_Tarefas_:
a - Reproduza sem alterações o trecho do texto sobre o Telegram que começa em "Belarus, 2020: uma" e segue até "Justiça na França.".
b - Segundo o texto sobre o Telegram, em que ano o aplicativo foi cofundado por Pavel Durov?

30 Agosto 2024
Aplicativo, popular tanto entre criminosos quanto entre oposicionistas de regimes autoritários, promete anonimato – mas tem graves problemas de segurança. Prisão do cofundador Pavel Durov gera preocupação na Rússia.
A reportagem é de Thomas Latschan, publicada por DW, 29-08-2024.
Irã, 2017-2018: protestos na cidade de Mashhad denunciam corrupção, má administração e um aumento nos preços dos alimentos. Em poucos dias, as manifestações se espalham para dezenas de outras cidades e comunidades rurais do país. O governo em Teerã tem dificuldades para manter o controle da situação.
Tailândia, 2020: depois de iniciada por um partido de oposição, a resistência ao regime militar do primeiro-ministro Prayut Chan-o-cha cresce nas universidades do país. Os protestos rapidamente se multiplicam, levando as autoridades a declarar estado de emergência.
Belarus, 2020: uma nação governada há décadas por um autocrata realiza eleições presidenciais. Após a votação, o ditador Alexander Lukashenko anuncia ter sido reeleito. Seguem-se meses de protestos em massa.
Todas essas mobilizações, assim como várias outras, têm um fator em comum: foram amplamente organizadas através do aplicativo Telegram.
O serviço de mensagens se tornou um dos mais populares do mundo desde que foi cofundado, em 2013, por Pavel Durov – que virou alvo da Justiça na França.

_Informações fornecidas_:
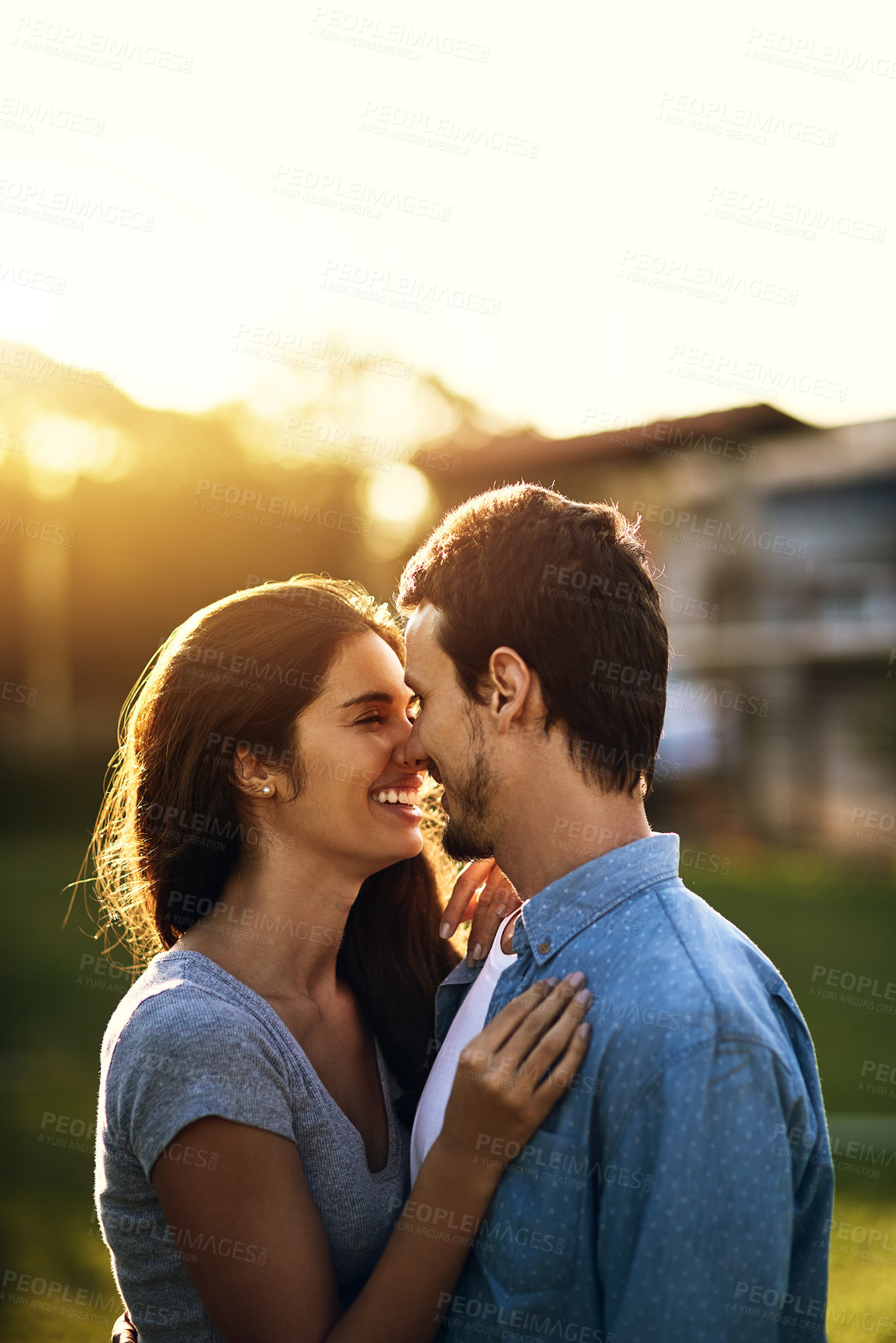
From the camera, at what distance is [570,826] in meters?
2.43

_Resultados do exercício_:
a -
Belarus, 2020: uma nação governada há décadas por um autocrata realiza eleições presidenciais. Após a votação, o ditador Alexander Lukashenko anuncia ter sido reeleito. Seguem-se meses de protestos em massa.
Todas essas mobilizações, assim como várias outras, têm um fator em comum: foram amplamente organizadas através do aplicativo Telegram.
O serviço de mensagens se tornou um dos mais populares do mundo desde que foi cofundado, em 2013, por Pavel Durov – que virou alvo da Justiça na França.

b - Em 2013.